[Caption-style text data]
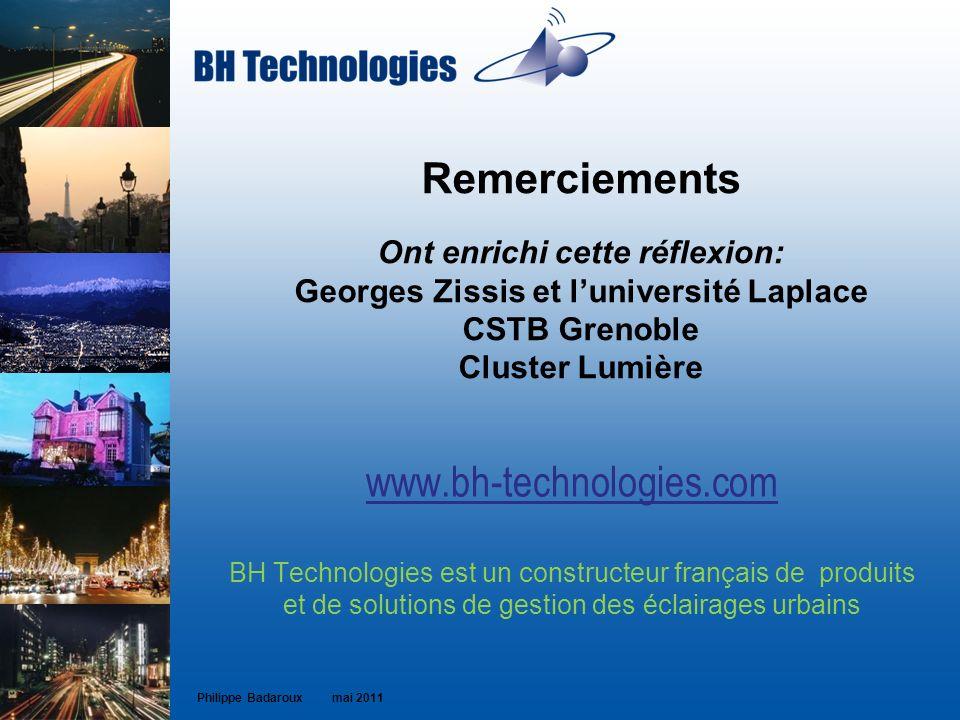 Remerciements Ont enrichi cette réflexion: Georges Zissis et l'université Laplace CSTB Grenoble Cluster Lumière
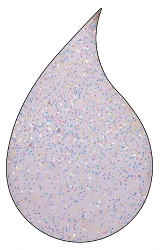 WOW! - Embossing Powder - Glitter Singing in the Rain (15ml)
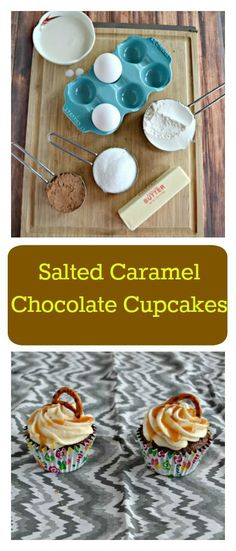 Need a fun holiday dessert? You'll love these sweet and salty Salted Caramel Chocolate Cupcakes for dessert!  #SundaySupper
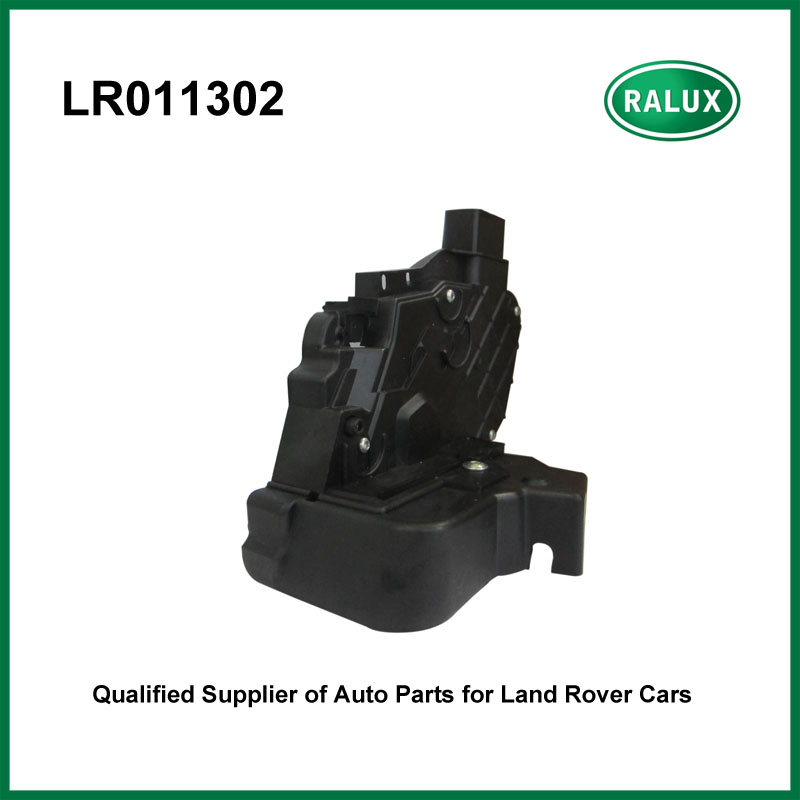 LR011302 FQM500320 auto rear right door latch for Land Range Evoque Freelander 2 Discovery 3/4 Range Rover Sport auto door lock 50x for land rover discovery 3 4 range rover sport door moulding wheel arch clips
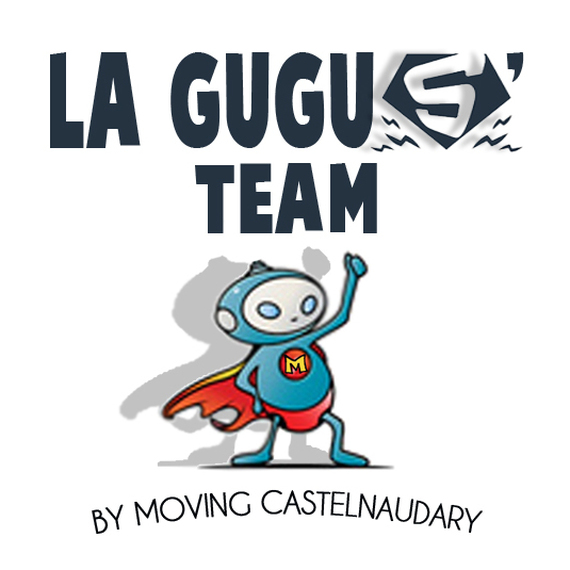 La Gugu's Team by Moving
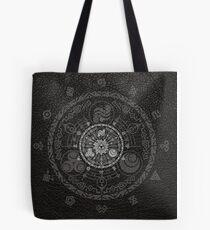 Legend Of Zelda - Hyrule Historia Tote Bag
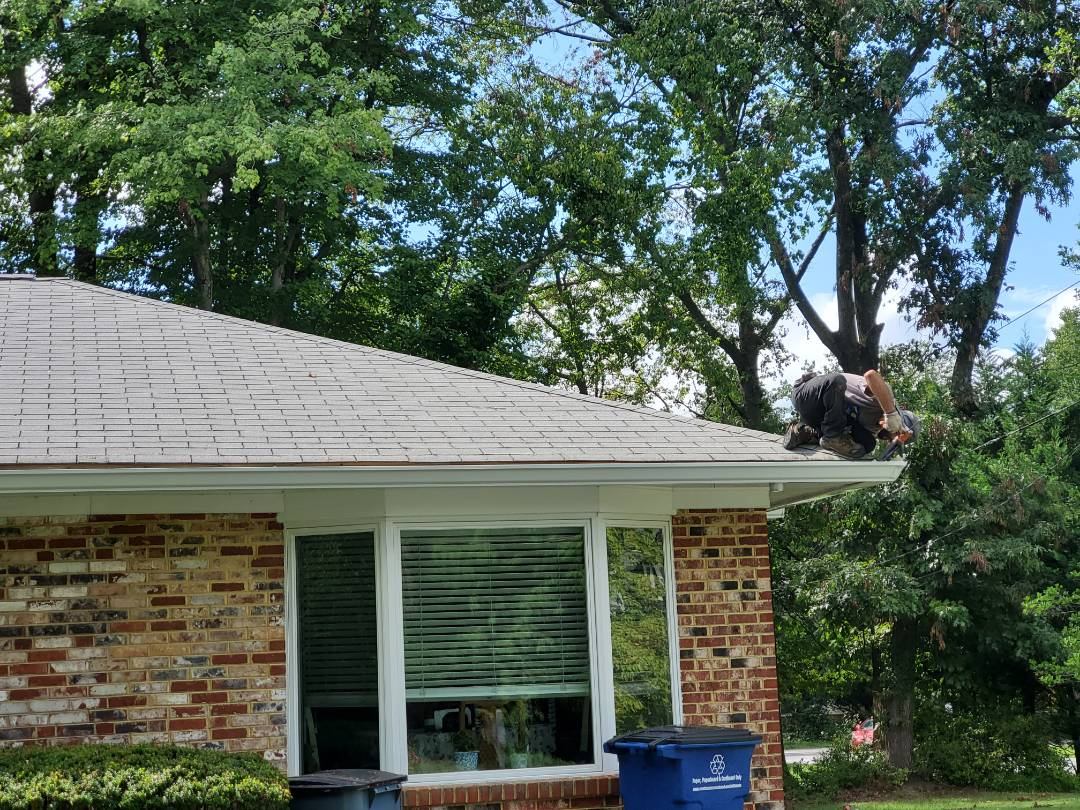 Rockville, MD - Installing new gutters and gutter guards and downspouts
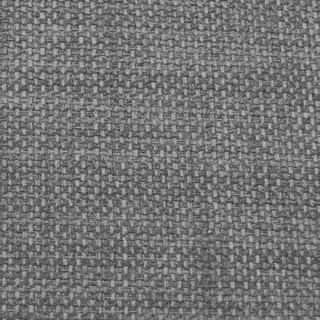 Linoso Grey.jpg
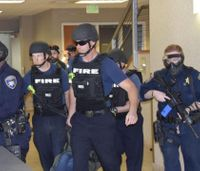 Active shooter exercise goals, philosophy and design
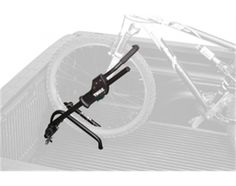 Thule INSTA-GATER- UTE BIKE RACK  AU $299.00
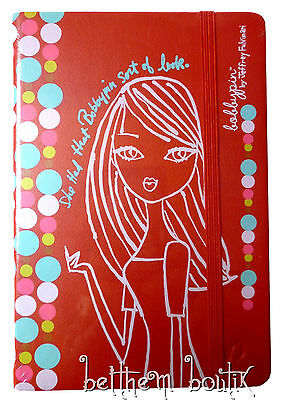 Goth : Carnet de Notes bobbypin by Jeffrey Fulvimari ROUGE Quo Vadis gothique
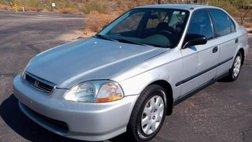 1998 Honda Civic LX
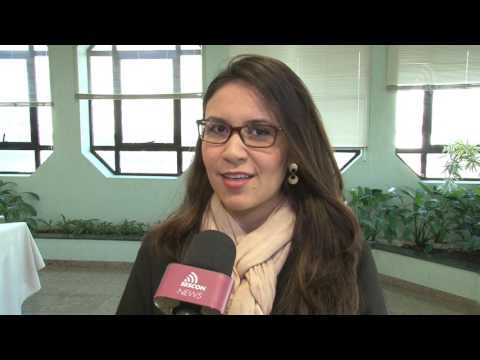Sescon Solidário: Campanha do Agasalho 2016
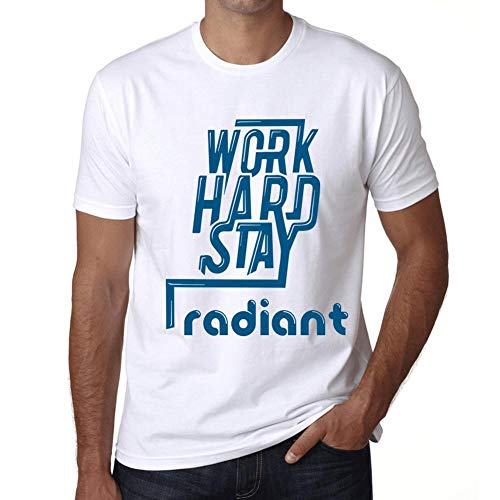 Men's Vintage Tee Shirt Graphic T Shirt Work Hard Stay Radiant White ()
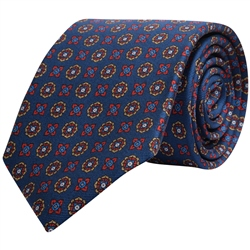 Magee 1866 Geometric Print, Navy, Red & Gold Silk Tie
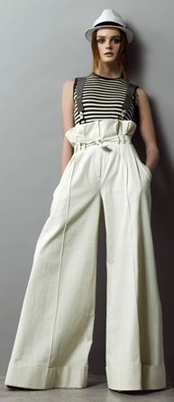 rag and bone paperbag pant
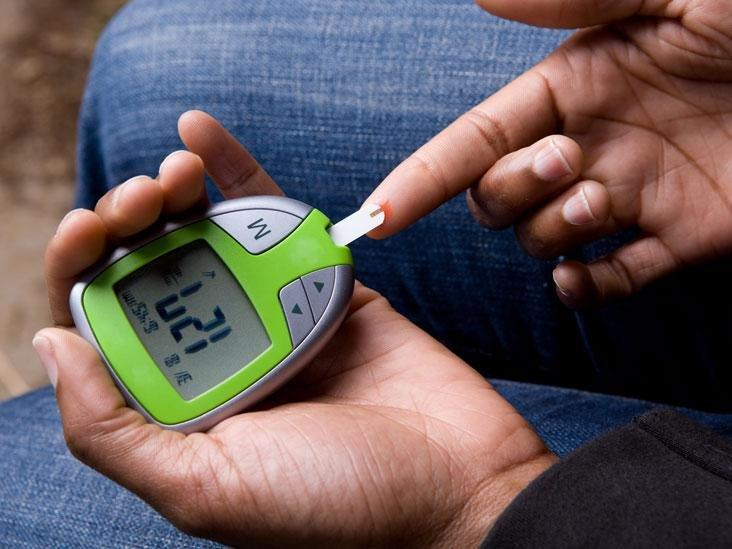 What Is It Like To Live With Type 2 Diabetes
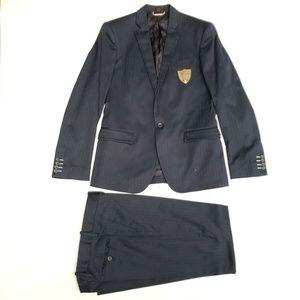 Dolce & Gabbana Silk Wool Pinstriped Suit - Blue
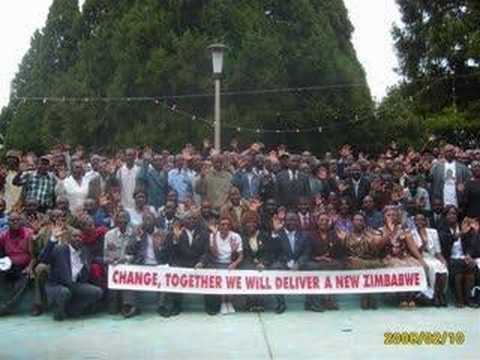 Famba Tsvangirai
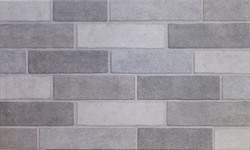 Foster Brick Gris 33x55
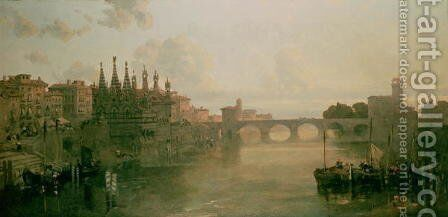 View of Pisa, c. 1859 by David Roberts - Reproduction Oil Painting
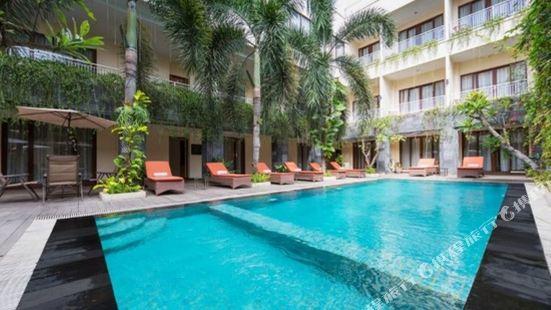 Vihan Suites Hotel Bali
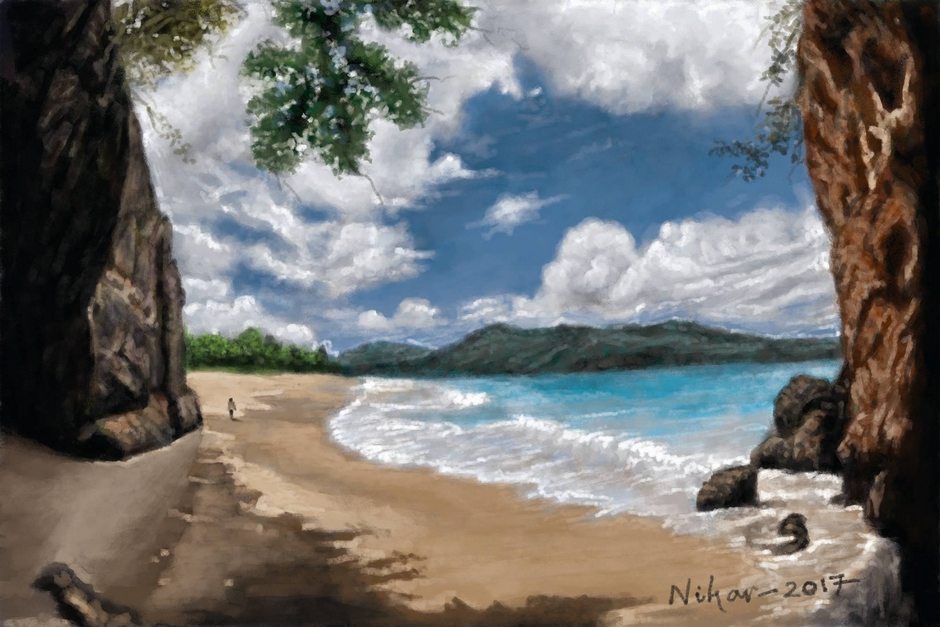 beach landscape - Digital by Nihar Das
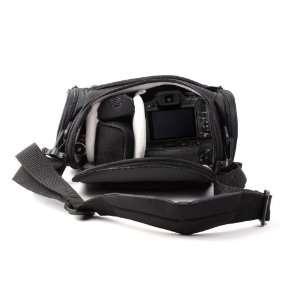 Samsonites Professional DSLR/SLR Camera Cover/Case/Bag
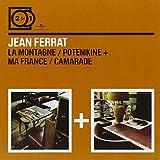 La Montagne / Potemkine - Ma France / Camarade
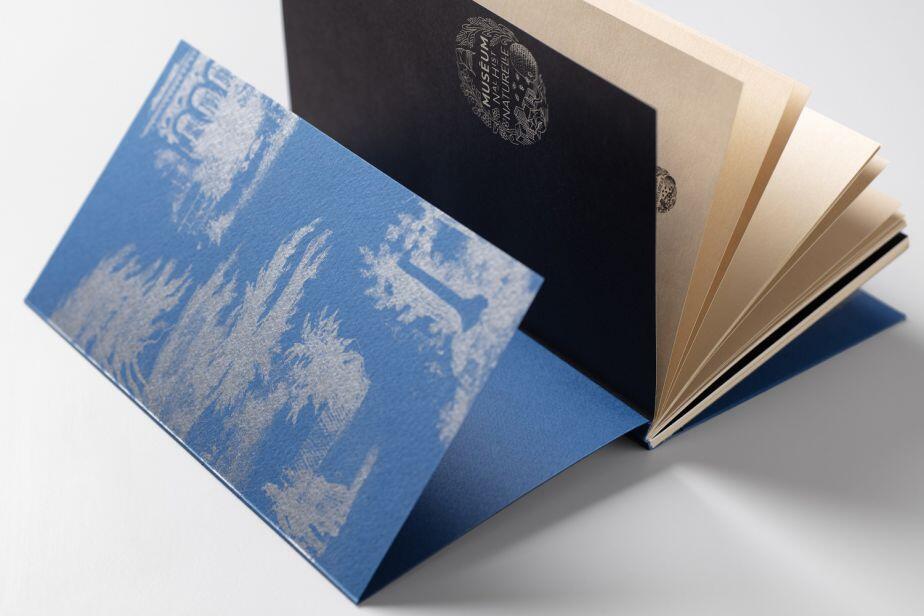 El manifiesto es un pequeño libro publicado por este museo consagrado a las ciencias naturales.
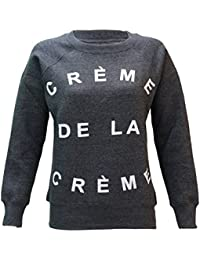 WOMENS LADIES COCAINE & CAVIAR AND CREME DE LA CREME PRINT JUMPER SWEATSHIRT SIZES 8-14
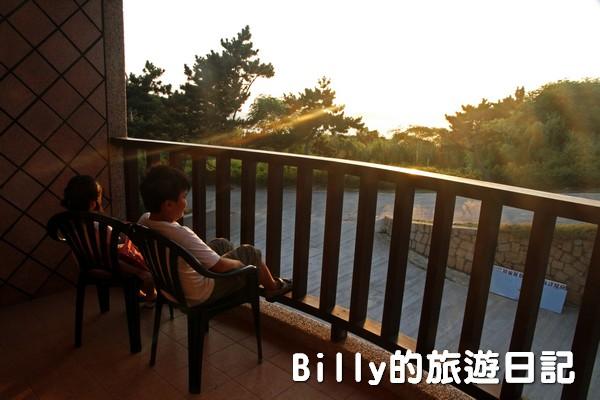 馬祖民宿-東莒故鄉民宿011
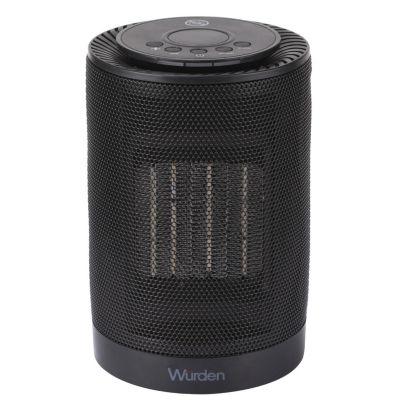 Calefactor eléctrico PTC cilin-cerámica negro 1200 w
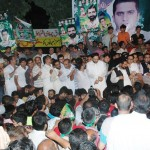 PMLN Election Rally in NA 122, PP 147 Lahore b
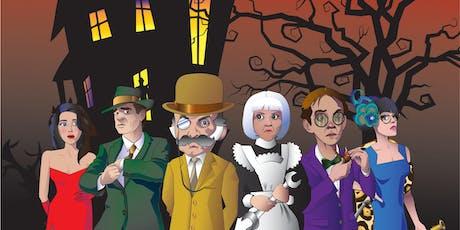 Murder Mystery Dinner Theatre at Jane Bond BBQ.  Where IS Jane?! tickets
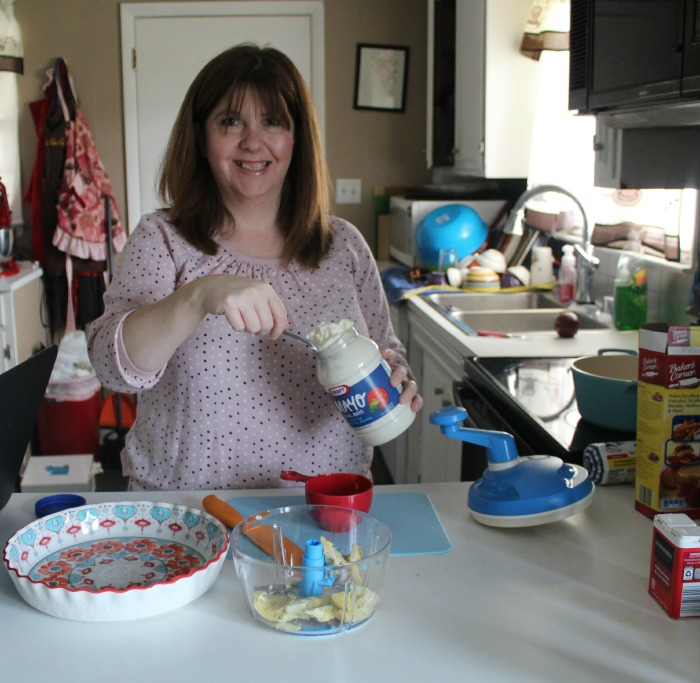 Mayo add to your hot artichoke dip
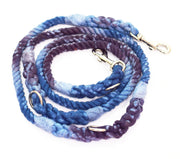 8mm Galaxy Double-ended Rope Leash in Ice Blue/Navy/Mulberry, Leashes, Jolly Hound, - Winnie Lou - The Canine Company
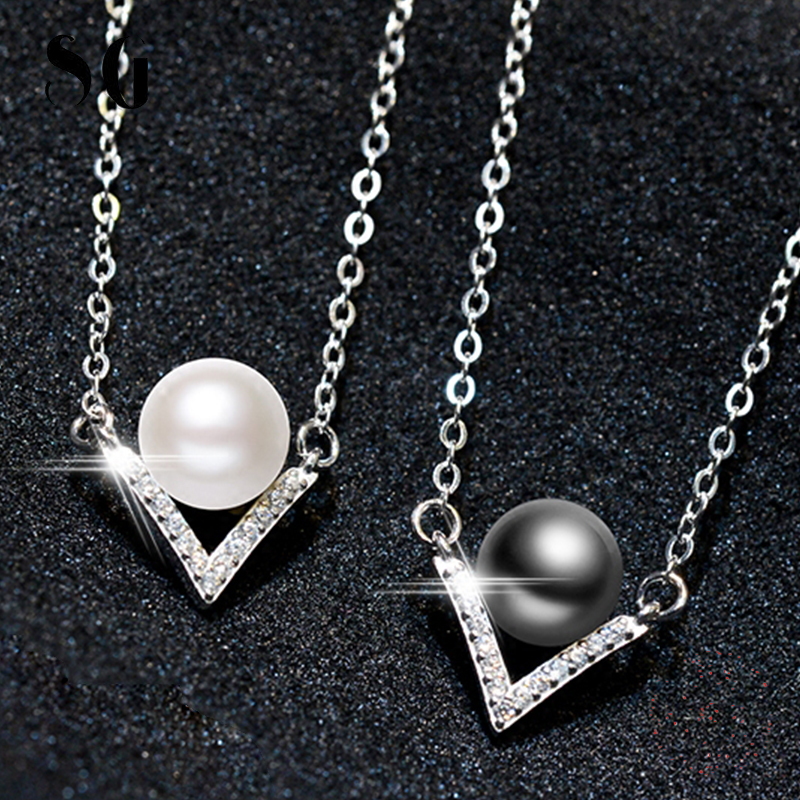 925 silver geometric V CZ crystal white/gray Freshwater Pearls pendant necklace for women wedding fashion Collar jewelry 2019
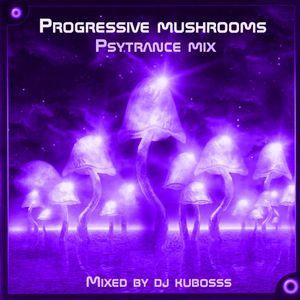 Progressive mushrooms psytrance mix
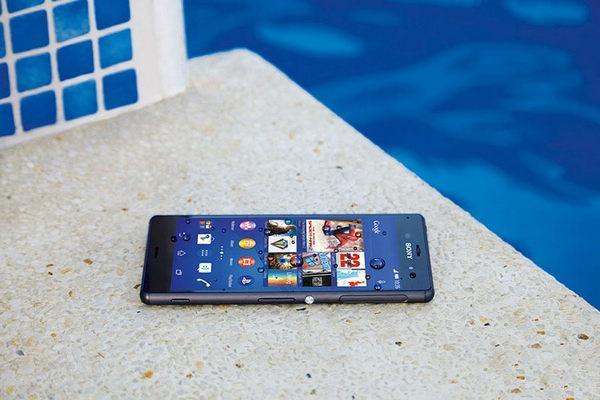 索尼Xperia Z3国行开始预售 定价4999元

* [Action item]
Except for the pictures, set down all of the records exactly.

* [Written reply]
 Remerciements Ont enrichi cette réflexion: Georges Zissis et l'université Laplace CSTB Grenoble Cluster Lumière
 WOW! - Embossing Powder - Glitter Singing in the Rain (15ml)
 Need a fun holiday dessert? You'll love these sweet and salty Salted Caramel Chocolate Cupcakes for dessert!  #SundaySupper
 LR011302 FQM500320 auto rear right door latch for Land Range Evoque Freelander 2 Discovery 3/4 Range Rover Sport auto door lock 50x for land rover discovery 3 4 range rover sport door moulding wheel arch clips
 La Gugu's Team by Moving
 Legend Of Zelda - Hyrule Historia Tote Bag
 Rockville, MD - Installing new gutters and gutter guards and downspouts
 Linoso Grey.jpg
 Active shooter exercise goals, philosophy and design
 Thule INSTA-GATER- UTE BIKE RACK  AU $299.00
 Goth : Carnet de Notes bobbypin by Jeffrey Fulvimari ROUGE Quo Vadis gothique
 1998 Honda Civic LX
Sescon Solidário: Campanha do Agasalho 2016
 Men's Vintage Tee Shirt Graphic T Shirt Work Hard Stay Radiant White ()
 Magee 1866 Geometric Print, Navy, Red & Gold Silk Tie
 rag and bone paperbag pant
 What Is It Like To Live With Type 2 Diabetes
 Dolce & Gabbana Silk Wool Pinstriped Suit - Blue
 Famba Tsvangirai
 Foster Brick Gris 33x55
 View of Pisa, c. 1859 by David Roberts - Reproduction Oil Painting
 Vihan Suites Hotel Bali
 beach landscape - Digital by Nihar Das
 Samsonites Professional DSLR/SLR Camera Cover/Case/Bag
 La Montagne / Potemkine - Ma France / Camarade
 El manifiesto es un pequeño libro publicado por este museo consagrado a las ciencias naturales.
 WOMENS LADIES COCAINE & CAVIAR AND CREME DE LA CREME PRINT JUMPER SWEATSHIRT SIZES 8-14
 馬祖民宿-東莒故鄉民宿011
 Calefactor eléctrico PTC cilin-cerámica negro 1200 w
 PMLN Election Rally in NA 122, PP 147 Lahore b
 Murder Mystery Dinner Theatre at Jane Bond BBQ.  Where IS Jane?! tickets
 Mayo add to your hot artichoke dip
 8mm Galaxy Double-ended Rope Leash in Ice Blue/Navy/Mulberry, Leashes, Jolly Hound, - Winnie Lou - The Canine Company
 925 silver geometric V CZ crystal white/gray Freshwater Pearls pendant necklace for women wedding fashion Collar jewelry 2019
 Progressive mushrooms psytrance mix
 索尼Xperia Z3国行开始预售 定价4999元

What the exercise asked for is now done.